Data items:
+ + +

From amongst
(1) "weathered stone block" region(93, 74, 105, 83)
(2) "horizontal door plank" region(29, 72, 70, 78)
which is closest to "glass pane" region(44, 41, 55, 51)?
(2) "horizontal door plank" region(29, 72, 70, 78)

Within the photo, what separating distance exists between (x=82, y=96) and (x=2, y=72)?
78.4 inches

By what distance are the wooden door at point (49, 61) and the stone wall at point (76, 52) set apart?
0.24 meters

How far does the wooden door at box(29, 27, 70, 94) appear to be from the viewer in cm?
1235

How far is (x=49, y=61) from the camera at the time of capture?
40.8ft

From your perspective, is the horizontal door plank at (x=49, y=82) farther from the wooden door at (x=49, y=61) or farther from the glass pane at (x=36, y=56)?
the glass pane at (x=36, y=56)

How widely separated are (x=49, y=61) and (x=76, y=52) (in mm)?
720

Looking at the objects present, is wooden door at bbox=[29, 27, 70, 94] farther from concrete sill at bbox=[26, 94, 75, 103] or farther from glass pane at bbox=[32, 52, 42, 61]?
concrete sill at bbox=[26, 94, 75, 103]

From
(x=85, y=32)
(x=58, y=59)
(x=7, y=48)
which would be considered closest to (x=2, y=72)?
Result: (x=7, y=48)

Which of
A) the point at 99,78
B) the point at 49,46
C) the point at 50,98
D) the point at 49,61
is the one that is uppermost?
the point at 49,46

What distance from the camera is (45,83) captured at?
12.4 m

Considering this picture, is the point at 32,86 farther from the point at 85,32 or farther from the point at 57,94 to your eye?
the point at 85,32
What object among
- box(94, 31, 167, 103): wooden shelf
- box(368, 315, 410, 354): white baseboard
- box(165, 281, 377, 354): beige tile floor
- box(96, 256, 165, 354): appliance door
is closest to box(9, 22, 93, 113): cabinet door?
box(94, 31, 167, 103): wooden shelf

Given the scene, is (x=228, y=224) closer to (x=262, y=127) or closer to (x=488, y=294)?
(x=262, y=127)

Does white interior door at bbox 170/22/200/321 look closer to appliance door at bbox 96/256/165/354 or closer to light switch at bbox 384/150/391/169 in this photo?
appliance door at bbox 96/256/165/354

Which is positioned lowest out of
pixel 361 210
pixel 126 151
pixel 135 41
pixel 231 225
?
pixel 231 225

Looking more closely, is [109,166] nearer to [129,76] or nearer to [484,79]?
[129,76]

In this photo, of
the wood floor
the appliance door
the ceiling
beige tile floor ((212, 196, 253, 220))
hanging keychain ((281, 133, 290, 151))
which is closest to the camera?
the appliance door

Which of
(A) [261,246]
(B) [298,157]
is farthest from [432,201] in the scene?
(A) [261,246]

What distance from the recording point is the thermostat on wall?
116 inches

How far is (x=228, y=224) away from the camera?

+ + +

# WHAT IS BEING ASKED:
Restate the records, all of them, precisely as written.

# ANSWER FOR THE TASK:
From amongst
(1) "weathered stone block" region(93, 74, 105, 83)
(2) "horizontal door plank" region(29, 72, 70, 78)
which is closest to "glass pane" region(44, 41, 55, 51)?
(2) "horizontal door plank" region(29, 72, 70, 78)

Within the photo, what separating distance exists between (x=82, y=96) and (x=2, y=72)?
78.4 inches

By what distance are the wooden door at point (49, 61) and the stone wall at point (76, 52) set apart?
0.24 meters

How far does the wooden door at box(29, 27, 70, 94) appear to be from the viewer in cm?
1235

How far is (x=49, y=61) from the camera at the time of capture?
40.8ft

From your perspective, is the horizontal door plank at (x=49, y=82) farther from the wooden door at (x=49, y=61) or farther from the glass pane at (x=36, y=56)?
the glass pane at (x=36, y=56)

How widely separated are (x=49, y=61) and (x=76, y=52) (in mm)?
720

Looking at the objects present, is wooden door at bbox=[29, 27, 70, 94] farther from concrete sill at bbox=[26, 94, 75, 103] or farther from glass pane at bbox=[32, 52, 42, 61]?
concrete sill at bbox=[26, 94, 75, 103]

From
(x=85, y=32)
(x=58, y=59)
(x=7, y=48)
which would be considered closest to (x=2, y=72)?
Result: (x=7, y=48)

Which of
A) the point at 99,78
B) the point at 49,46
C) the point at 50,98
D) the point at 49,61
is the one that is uppermost?
the point at 49,46

What distance from the camera is (45,83) captured at?
12.4 m

Considering this picture, is the point at 32,86 farther from the point at 85,32 or farther from the point at 57,94 to your eye?
the point at 85,32
What object among
- box(94, 31, 167, 103): wooden shelf
- box(368, 315, 410, 354): white baseboard
- box(165, 281, 377, 354): beige tile floor
- box(96, 256, 165, 354): appliance door
is closest to box(9, 22, 93, 113): cabinet door?
box(94, 31, 167, 103): wooden shelf

Given the scene, is (x=228, y=224) closer to (x=262, y=127) or closer to (x=488, y=294)?
(x=262, y=127)

Does white interior door at bbox 170/22/200/321 look closer to appliance door at bbox 96/256/165/354 or closer to light switch at bbox 384/150/391/169 in this photo?
appliance door at bbox 96/256/165/354

Which is positioned lowest out of
pixel 361 210
pixel 126 151
pixel 135 41
pixel 231 225
?
pixel 231 225

Looking more closely, is [109,166] nearer to [129,76] or nearer to [484,79]?
[129,76]

In this photo, of
the wood floor
the appliance door
the ceiling
beige tile floor ((212, 196, 253, 220))
hanging keychain ((281, 133, 290, 151))
which is closest to the camera?
the appliance door

Which of
(A) [261,246]
(B) [298,157]
is farthest from [432,201] in the scene?
(A) [261,246]

What distance from the recording point is the thermostat on wall?
116 inches

How far is (x=228, y=224) away from the camera?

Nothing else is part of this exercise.